With Maharashtra being one of the richest states, FMCGs are increasingly interested in putting their money here. Incidentally, Sun TV Network also intends to enter Marathi market.
Marathi viewership cannibalising into Hindi
As Maharashtra is one of the key markets for Hindi GECs, there has always been a huge overlap of Hindi and Marathi viewership. But this overlap has been shrinking for some time now due to the increase in Marathi original content. As a result, there has been an increase in the amount of time spent by Marathi viewer with this content. This time spent on Marathi genres is slowly cannabalising into the Hindi viewership. Nilesh Mayekar, Business Head, Zee Marathi, says, “More and more Marathi content is being consumed.”
According to TV rating agency BARC India, the number of TV owning individuals in Maharashtra/Goa (2+) has gone up by 7 per cent, from 95 million to 102 million, with the universe update in Week 29 from Week 22-30. The average weekly impressions garnered by Marathi GEC from Week 22-28 were 604 million. With the updated universe, the average viewership recorded for Week 29-30 was 678 million, a growth of 12 per cent.

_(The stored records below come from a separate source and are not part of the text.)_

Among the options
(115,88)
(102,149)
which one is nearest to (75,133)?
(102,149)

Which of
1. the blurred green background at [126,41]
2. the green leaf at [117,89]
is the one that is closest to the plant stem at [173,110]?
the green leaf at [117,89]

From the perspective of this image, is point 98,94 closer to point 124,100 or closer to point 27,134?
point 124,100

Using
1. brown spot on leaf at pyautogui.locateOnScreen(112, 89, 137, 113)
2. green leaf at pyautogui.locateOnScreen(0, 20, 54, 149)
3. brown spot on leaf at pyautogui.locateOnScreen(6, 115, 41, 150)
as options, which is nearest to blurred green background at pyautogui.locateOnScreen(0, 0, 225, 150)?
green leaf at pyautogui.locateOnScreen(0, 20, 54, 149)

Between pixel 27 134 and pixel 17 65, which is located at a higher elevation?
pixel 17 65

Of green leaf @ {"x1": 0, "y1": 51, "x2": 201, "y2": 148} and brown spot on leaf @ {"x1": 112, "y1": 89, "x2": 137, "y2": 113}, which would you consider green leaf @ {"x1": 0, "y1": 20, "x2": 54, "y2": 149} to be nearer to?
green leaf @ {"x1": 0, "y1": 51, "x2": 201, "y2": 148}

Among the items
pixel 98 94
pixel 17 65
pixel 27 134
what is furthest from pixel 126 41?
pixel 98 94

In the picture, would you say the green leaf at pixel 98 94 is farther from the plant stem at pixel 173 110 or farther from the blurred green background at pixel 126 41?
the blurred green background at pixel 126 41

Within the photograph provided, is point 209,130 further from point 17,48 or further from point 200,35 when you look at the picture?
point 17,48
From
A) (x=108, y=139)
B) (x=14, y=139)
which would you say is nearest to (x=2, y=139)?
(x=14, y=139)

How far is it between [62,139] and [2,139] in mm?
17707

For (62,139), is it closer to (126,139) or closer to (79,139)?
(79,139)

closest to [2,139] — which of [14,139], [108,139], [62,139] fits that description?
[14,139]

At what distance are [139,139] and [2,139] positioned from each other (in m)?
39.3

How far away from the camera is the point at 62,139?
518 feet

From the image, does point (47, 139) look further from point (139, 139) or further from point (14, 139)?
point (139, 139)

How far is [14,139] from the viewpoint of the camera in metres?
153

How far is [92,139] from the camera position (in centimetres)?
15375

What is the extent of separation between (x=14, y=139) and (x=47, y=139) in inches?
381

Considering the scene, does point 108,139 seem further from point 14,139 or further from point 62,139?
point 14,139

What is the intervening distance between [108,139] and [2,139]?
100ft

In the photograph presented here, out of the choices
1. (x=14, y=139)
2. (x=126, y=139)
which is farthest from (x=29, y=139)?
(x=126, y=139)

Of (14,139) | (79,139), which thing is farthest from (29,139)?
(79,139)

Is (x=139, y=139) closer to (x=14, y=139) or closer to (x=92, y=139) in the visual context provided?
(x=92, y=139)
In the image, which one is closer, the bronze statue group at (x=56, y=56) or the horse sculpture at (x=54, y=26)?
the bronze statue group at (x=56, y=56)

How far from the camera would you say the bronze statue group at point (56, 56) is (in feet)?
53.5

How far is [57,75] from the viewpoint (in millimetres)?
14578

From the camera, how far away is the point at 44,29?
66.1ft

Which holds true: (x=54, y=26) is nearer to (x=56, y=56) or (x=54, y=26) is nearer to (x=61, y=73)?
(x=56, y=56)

According to K Srinivas Rao, National Director - Buying, MediaCom, the viewership of Marathi GECs has been constant at an overall level. He adds, “Marathi GECs viewership has been constant at an overall level. It has been driven by top channels performing well. From a business point of view, the growth has only been in certain categories like FMCG which have increased the investments.”
Janavlekar explains, “In the last six to nine months, major Marathi GECs have grown. The growth is driven not by more people watching but the increasing time spent. Even though the reach is increasing, the growth is driven by time spent.”

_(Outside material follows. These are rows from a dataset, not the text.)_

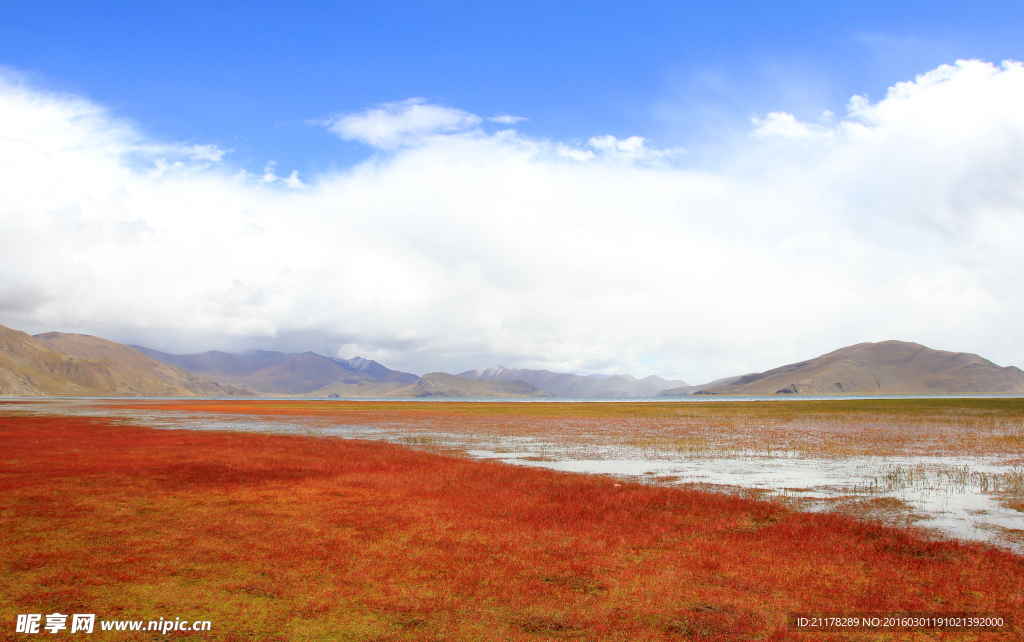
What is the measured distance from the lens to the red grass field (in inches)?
382

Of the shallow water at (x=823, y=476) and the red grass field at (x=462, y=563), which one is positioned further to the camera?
the shallow water at (x=823, y=476)

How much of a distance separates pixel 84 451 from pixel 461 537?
31979 mm

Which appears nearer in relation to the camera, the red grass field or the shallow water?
the red grass field

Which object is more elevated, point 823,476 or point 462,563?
point 462,563

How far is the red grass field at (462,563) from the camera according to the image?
9711 millimetres

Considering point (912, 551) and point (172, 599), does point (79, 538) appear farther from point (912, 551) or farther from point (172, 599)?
point (912, 551)

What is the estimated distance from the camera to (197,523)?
16.1 meters

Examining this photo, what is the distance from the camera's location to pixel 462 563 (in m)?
12.7

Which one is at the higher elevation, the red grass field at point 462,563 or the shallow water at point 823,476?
the red grass field at point 462,563

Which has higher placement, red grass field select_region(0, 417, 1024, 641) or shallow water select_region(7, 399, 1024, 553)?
red grass field select_region(0, 417, 1024, 641)

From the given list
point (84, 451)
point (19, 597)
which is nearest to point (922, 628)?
point (19, 597)

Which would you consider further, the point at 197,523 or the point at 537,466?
the point at 537,466

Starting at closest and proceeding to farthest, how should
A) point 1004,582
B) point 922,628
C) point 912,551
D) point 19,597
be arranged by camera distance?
point 922,628, point 19,597, point 1004,582, point 912,551

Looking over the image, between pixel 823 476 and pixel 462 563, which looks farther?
pixel 823 476
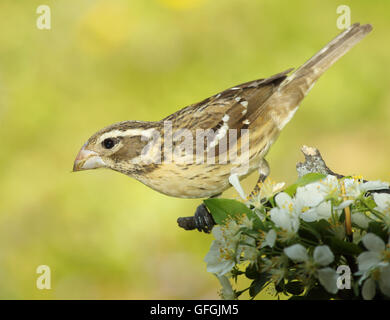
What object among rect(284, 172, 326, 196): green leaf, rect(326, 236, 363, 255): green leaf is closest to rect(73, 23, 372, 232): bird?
rect(284, 172, 326, 196): green leaf

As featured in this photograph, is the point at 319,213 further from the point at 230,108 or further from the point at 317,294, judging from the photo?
the point at 230,108

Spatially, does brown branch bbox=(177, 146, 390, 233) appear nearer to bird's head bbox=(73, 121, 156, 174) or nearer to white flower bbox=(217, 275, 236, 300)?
bird's head bbox=(73, 121, 156, 174)

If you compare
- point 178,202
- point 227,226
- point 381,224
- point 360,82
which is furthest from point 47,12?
point 381,224

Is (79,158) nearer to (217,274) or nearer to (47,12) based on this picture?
(217,274)

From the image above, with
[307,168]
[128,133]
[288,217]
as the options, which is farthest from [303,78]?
[288,217]

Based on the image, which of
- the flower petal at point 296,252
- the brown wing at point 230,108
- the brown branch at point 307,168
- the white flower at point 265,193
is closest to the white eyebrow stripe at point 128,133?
the brown wing at point 230,108

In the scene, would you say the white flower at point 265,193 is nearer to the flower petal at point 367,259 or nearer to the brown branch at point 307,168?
the flower petal at point 367,259
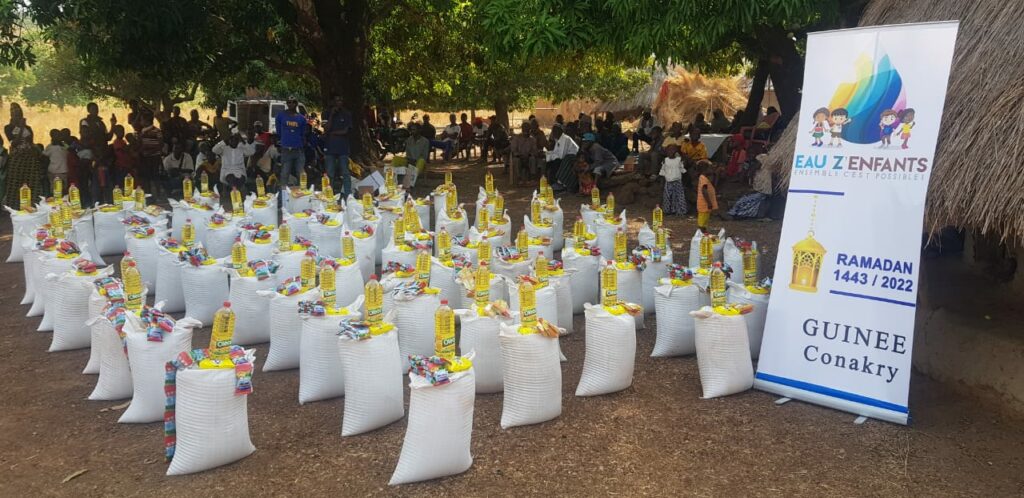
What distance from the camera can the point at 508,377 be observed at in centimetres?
423

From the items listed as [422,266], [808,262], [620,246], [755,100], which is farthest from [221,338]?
[755,100]

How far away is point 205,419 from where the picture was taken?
3.66 meters

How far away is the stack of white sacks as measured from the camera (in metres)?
3.74

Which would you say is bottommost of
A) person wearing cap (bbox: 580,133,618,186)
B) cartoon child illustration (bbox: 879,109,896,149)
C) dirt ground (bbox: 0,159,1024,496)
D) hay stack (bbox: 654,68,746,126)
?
dirt ground (bbox: 0,159,1024,496)

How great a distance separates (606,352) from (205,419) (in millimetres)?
2219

He explains giving an example of Zee Yuva’s launch in 2016. “The general thought was that it will cannibalise into other channels. But all other channels have also grown. An interesting phenomena in terms of Zee Yuva is that the overall pie has grown. Is it coincidence or content disruption?”
The current players
Mayekar claims that the Marathi GEC market is ruled predominantly by Zee Marathi, which commands around 60 per cent share, while Zee Yuva accounts for around 10 per cent. When it comes to viewership in the Marathi market, for Week 31, Zee Marathi (320 million impressions) has more than double the viewership of the Marathi movie channel Zee Talkies (133 million impressions). Other GECs such as Star Pravah and Colors Marathi stood third and fourth with 124 million and 117 million impressions, respectively.

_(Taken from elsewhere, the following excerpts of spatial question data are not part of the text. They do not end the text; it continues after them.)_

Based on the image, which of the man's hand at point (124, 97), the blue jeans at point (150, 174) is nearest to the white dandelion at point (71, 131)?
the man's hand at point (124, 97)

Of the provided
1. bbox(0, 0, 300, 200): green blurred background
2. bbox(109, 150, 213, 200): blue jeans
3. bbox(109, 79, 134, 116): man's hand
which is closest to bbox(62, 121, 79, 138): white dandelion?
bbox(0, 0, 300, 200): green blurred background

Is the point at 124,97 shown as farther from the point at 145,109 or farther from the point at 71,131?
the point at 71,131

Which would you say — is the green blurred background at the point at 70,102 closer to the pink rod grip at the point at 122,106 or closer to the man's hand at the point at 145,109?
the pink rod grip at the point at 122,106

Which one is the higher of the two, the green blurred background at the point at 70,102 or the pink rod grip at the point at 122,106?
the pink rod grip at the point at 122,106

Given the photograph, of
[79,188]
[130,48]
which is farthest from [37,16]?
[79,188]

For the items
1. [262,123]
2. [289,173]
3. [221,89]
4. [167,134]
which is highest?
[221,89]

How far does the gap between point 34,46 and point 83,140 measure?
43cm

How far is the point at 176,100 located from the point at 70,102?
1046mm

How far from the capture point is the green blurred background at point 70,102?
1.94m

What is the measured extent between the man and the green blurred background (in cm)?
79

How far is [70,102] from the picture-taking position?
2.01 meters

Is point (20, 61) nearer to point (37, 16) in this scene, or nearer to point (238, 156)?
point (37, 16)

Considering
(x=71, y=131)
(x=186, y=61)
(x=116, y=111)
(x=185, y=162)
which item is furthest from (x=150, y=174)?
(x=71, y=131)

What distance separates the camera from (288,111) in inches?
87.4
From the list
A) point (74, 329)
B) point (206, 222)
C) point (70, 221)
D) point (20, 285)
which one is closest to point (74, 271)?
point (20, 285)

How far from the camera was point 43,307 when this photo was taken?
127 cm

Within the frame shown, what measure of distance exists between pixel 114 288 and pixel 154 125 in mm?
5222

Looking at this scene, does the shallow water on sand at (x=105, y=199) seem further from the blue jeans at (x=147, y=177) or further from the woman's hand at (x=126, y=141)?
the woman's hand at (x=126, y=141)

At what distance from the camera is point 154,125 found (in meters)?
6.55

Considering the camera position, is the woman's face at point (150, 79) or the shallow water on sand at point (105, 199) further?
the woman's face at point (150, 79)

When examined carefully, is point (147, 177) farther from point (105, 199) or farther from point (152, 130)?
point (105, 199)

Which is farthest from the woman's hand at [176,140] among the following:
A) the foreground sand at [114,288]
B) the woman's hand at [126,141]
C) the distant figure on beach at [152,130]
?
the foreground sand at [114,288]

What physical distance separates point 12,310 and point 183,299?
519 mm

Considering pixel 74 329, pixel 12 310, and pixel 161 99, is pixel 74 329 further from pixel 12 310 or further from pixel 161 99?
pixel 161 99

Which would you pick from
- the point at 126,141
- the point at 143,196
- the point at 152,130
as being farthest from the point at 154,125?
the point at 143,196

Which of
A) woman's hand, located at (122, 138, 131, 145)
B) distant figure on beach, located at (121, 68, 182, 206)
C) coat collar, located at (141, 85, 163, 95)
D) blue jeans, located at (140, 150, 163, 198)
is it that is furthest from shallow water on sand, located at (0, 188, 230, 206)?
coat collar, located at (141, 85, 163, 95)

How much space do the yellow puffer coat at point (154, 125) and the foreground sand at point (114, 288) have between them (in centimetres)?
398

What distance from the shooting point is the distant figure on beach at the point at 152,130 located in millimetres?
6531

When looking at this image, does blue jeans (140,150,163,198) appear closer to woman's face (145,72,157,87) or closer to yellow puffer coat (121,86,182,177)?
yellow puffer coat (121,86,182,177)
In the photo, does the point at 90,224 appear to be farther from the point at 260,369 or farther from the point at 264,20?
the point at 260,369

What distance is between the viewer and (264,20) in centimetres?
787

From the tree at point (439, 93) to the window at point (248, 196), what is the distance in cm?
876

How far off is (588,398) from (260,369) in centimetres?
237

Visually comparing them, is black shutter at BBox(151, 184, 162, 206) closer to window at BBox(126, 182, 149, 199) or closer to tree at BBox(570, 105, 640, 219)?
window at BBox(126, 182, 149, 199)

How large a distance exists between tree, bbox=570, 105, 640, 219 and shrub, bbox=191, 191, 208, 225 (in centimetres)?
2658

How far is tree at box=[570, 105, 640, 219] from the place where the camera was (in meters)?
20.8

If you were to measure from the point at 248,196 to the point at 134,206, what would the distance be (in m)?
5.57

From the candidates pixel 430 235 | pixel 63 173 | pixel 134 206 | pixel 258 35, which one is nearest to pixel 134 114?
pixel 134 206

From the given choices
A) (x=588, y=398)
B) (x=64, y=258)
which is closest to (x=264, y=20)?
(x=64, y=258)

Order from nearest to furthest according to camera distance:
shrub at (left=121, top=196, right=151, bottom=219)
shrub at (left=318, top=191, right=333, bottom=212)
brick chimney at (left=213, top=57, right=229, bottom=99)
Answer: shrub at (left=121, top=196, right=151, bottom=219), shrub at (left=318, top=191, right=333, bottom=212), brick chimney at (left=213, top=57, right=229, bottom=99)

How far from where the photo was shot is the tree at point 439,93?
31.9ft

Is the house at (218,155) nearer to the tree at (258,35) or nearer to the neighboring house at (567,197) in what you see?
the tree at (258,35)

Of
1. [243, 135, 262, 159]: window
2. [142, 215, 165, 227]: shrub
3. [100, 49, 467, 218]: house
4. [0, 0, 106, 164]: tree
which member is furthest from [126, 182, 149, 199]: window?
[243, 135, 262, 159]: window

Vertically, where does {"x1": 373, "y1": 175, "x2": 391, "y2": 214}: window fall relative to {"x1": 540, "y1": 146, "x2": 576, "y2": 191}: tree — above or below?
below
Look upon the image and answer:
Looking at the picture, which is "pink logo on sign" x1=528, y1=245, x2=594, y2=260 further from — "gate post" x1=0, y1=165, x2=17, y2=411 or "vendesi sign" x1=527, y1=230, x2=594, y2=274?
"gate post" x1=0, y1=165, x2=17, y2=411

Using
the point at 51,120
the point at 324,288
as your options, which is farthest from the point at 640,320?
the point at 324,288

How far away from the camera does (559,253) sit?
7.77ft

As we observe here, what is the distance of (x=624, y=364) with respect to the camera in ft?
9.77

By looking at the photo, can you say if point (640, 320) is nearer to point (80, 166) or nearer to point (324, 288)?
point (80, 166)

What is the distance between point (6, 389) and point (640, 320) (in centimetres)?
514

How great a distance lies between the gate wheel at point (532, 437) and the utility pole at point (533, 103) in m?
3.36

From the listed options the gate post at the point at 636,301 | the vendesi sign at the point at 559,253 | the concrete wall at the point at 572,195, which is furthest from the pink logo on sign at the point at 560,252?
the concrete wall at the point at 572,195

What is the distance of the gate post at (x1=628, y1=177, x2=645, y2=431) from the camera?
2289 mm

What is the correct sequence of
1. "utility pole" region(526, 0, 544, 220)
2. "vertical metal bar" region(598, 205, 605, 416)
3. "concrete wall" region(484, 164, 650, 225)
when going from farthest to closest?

Rao attributes this gap to distribution and Zee Marathi’s content. He says, “Content and its strong lineage of properties such as Gaurav Puraskar has built a robust appeal for it among the masses over the years.”
This widening difference can be seen either as a bottleneck or as an opportunity. SPN definitely has chosen the second option. Rohit Gupta, President, Network Sales and International Business, SPN, recently mentioned to an English daily that with their content, they are aiming to grab the middle position.
Marathi GEC space likely to expand
The launch of Sony Marathi is likely to expand the genre as it happened with Zee Yuva in 2016. However, for media planners like Rao, it’s too early to say that. He explains, “The appeal of Sony Marathi and its content is expected to be more towards the affluent audiences of Maharashtra, a space not fully occupied by other players. It might be too early to say anything, but would be interesting to see how it pans out.”
For Tiwari, it all depends on the kind of content being served and most importantly, if it matches the audience’s expectation. “Sony’s entrance should expand the genre. The critical thing for any channel to succeed in the regional space is the content that they are trying to serve to the audience.”
Janavlekar points out that this move will lead to “cannibalisation and growth in viewership pie.”
“If consistency of delivery in programming continues, the growth will keep happening,” he adds.